EXERCISE OBJECTIVE | Take only the part of the data that begins at the line containing "How far is (735,332) away from the camera?" and ends after the line containing "845 millimetres", and arrange it as a numbered list. Skip any blank lines.

....

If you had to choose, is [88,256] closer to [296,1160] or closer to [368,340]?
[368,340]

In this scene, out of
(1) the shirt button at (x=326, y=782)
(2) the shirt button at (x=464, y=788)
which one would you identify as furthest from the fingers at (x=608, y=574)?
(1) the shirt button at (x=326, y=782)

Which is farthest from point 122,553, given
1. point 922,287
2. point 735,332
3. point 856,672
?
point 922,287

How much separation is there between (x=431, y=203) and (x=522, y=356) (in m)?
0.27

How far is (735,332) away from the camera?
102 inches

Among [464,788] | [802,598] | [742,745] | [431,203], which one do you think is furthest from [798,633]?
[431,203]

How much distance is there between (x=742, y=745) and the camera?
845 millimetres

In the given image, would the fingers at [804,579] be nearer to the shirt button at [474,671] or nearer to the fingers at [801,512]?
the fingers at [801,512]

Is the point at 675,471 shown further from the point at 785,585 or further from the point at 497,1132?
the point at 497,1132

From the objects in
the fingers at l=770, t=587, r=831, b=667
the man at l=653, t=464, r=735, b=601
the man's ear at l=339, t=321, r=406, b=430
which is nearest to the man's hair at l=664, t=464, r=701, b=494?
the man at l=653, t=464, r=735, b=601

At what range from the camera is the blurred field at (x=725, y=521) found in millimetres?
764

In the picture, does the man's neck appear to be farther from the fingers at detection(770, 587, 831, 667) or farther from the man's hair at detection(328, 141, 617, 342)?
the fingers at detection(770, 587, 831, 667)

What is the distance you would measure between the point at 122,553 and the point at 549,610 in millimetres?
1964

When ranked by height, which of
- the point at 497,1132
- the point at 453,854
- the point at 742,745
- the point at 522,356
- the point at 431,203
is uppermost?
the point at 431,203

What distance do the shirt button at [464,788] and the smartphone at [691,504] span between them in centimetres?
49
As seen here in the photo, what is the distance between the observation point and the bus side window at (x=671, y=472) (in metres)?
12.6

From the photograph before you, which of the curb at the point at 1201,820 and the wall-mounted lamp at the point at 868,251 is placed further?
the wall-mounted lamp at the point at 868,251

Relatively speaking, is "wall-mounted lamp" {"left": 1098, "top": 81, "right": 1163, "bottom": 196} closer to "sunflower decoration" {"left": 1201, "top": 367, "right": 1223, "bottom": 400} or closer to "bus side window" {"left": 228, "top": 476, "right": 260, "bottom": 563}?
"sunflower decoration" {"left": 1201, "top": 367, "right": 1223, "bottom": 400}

....

FULL OUTPUT |
1. How far is (735,332) away from the camera?
2. 102 inches
3. Among [464,788] | [802,598] | [742,745] | [431,203], which one do you think is furthest from [798,633]?
4. [431,203]
5. How much distance is there between (x=742, y=745) and the camera?
6. 845 millimetres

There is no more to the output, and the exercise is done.